Soldiers behind coup attempt in Istanbul sentenced to life


The trial for 14 defendants accused of running the Istanbul leg of the 2016 coup attempt blamed on the Gülenist Terror Group (FETÖ) concluded yesterday with aggravated life sentences for 12 people.

The defendants, including former Generals Fethi Alpay, Eyyüp Gürler and Özkan Aydoğdu, are accused of organizing the coup attempt in Turkey's most populated city and having direct responsibility in deaths of 87 people in the city on July 15, 2016. Some among them are members of the Peace at Home Council, which orchestrated the nationwide attempt to seize power.

The coup attempt, which killed 249 people across Turkey, was perpetrated by infiltrators of FETÖ in the military, according to prosecutors who consider the group's leader Fetullah Gülen the prime suspect. Through his lieutenants in Turkey, Gülen devised the plan to topple the government, indictments against the terrorist group say.

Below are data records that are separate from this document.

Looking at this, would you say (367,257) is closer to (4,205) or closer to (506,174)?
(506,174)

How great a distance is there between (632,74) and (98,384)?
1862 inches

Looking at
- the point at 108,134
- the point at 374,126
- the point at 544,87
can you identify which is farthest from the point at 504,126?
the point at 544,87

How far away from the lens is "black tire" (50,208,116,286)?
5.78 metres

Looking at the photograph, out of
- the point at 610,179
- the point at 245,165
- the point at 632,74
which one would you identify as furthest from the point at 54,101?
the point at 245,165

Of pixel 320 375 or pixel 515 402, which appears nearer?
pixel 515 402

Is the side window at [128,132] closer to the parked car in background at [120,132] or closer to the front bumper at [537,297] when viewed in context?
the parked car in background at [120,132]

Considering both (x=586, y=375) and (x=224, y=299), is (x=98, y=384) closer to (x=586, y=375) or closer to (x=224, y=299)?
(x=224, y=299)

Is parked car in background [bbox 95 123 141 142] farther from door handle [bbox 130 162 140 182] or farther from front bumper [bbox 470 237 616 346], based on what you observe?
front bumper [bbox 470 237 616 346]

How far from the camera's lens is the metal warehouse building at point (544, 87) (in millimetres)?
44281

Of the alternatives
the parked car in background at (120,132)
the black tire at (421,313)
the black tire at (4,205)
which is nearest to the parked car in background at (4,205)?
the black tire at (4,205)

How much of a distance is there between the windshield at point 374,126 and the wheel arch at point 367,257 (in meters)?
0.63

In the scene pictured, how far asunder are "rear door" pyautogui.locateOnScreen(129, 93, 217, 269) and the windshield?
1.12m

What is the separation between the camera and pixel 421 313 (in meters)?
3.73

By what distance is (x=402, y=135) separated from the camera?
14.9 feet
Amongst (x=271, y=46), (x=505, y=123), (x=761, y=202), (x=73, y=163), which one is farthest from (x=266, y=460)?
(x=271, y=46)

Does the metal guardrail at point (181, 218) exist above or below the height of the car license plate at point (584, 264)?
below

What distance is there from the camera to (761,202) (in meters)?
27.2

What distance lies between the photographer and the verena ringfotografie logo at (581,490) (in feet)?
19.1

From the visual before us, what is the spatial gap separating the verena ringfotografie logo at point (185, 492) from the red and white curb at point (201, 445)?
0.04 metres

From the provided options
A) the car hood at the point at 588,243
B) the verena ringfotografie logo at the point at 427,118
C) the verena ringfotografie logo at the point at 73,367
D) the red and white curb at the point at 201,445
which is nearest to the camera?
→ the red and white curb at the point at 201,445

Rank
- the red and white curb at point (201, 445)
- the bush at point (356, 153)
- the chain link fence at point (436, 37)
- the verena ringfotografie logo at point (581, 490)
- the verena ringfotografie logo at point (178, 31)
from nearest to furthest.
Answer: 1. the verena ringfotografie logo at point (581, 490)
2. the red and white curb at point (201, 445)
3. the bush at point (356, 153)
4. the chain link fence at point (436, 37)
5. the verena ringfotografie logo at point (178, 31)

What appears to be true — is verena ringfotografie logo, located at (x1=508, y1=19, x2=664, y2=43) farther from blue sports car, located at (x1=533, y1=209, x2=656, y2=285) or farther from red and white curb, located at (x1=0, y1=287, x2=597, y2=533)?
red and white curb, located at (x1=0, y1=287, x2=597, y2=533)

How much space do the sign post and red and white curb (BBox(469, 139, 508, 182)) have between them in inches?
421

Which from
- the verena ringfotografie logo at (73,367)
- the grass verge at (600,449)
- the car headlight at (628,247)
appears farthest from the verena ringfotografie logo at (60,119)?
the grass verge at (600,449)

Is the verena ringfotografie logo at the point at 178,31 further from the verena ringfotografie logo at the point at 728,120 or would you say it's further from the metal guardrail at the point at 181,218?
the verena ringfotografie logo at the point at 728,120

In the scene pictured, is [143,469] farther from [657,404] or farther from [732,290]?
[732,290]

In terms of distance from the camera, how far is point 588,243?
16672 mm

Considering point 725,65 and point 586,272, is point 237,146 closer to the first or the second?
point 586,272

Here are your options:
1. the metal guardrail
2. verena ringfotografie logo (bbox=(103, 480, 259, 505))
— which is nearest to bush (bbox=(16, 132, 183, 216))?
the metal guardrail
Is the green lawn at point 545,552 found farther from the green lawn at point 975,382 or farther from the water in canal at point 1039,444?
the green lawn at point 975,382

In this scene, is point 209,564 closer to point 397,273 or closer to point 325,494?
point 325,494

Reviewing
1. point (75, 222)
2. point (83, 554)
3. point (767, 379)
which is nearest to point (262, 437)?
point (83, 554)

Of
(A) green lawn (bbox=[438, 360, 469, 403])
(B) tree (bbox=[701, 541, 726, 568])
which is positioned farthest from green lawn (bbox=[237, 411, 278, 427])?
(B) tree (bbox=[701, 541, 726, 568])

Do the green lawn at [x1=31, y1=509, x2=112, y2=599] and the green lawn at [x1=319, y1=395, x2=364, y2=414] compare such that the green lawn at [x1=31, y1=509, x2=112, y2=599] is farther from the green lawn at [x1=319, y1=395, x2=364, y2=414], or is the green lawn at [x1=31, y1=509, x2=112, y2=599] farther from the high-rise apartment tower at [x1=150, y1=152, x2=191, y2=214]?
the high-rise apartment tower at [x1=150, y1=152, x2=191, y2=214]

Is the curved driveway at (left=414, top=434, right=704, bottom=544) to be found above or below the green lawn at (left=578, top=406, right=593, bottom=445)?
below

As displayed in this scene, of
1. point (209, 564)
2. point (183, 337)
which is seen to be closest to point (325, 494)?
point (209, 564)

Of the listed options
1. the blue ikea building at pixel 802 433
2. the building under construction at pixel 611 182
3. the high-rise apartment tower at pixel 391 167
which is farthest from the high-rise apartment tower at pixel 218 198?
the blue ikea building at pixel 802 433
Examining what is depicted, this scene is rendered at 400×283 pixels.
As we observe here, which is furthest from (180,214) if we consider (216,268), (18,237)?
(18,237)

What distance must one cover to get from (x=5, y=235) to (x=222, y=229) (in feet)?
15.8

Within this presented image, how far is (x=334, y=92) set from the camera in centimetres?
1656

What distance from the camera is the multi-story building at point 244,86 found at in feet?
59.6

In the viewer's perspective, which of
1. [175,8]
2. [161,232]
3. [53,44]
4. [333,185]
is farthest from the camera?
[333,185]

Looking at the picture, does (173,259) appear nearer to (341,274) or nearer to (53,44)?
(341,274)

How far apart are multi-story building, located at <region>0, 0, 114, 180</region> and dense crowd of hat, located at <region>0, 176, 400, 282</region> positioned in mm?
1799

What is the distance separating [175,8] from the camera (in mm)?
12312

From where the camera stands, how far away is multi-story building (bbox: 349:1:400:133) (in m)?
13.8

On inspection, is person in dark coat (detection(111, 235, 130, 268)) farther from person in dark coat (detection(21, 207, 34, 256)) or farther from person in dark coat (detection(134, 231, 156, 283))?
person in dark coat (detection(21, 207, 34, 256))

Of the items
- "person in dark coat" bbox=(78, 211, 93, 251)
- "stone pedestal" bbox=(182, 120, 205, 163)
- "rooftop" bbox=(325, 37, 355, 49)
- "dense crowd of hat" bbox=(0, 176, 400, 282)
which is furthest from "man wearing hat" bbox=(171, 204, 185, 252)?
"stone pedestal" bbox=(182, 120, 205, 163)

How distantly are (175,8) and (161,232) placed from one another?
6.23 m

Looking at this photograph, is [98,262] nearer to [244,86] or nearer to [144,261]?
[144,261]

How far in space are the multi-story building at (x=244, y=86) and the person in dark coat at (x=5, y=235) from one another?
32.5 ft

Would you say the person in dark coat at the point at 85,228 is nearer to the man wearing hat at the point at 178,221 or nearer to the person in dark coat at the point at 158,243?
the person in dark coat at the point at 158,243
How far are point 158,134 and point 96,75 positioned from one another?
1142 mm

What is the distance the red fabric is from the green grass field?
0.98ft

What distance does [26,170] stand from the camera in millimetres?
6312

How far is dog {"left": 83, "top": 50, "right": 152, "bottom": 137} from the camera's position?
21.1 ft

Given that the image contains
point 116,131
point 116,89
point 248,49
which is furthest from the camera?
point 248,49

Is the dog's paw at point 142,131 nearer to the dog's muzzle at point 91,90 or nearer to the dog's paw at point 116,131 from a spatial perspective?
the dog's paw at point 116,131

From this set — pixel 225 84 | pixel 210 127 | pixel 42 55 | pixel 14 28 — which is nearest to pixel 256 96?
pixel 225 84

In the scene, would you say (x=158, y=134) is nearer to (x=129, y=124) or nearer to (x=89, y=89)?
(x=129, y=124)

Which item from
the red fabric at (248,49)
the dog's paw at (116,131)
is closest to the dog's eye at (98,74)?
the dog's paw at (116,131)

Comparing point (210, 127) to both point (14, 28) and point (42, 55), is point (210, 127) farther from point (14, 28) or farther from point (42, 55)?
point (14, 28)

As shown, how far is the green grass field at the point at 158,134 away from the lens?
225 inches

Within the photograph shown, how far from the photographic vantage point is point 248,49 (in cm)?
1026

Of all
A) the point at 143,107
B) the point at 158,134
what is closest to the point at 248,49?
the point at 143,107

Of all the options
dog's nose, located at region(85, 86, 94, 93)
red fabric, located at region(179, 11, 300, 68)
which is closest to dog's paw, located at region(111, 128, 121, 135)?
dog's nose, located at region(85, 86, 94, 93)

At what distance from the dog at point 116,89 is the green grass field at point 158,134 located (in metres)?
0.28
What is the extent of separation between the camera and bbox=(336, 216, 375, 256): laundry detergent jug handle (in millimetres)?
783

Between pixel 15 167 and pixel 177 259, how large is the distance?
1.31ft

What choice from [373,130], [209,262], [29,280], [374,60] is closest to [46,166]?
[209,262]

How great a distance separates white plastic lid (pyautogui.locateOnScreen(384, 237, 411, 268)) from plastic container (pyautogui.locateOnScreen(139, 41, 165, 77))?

In another trial yesterday in the southern city of Gaziantep, 14 soldiers involved in the coup attempt were sentenced to aggravated life imprisonment. The defendants were deployed at a military base for the army's elite Special Forces unit in Silopi, a southeastern town. The commander of the military base was Brig. Gen. Semih Terzi, a putschist who sought to assume command of the headquarters of Special Forces in Ankara. Terzi was shot dead by Special Forces Sgt. Ömer Halisdemir who is hailed as a hero posthumously for stopping the attempt that foiled coup plotters' plans. Halisdemir was killed by Terzi's soldiers. The defendants in the Gaziantep trial were accused of taking over the base as well as seeking to send troops to Ankara to help putschists capture the capital.